#### LE TEXTE:
Administration(s) : CAF, CPAM, CG, etc…
Législation : La justification du droit au séjour (en tant que travailleur, ex. travailleur, membre de famille d’un travailleur ou assimilé, membre de famille séparé, bénéficiaire du droit au séjour permanent, etc.) suffit pour accéder aux prestations sociales. Directive n°2004/38/CE et règlement UE n°492/2011.
Fiche détaillée (en cours …)
#4 Exigence de ressources suffisantes et d’une couverture maladie pour citoyens UE+EEE+Suisse inactifs avec titre de séjour en cours de validité (APS, CST, CR).
Administration(s) : CAF, CPAM, CG, etc…
Législation : La justification du titre de séjour en cours de validité suffit. L160-1 CSS (frais de santé); L512-2 CSS (prestations familiales) ; L262-6 CASF et CE réf. 26.11.2012 n°357468 (RSA) ; L815-1 et L816-1 CSS (ASPA et ASI).

#### BLOC DE DONNÉES:
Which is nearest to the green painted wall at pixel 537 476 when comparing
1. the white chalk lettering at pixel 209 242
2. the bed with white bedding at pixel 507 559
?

#### À FAIRE:
Reproduisez sans rien changer tout le passage du texte sur l'accès aux prestations sociales qui va de « #4 Exigence de » jusqu'à « (APS, CST, CR). ».

#### VOTRE RÉPONSE:
#4 Exigence de ressources suffisantes et d’une couverture maladie pour citoyens UE+EEE+Suisse inactifs avec titre de séjour en cours de validité (APS, CST, CR).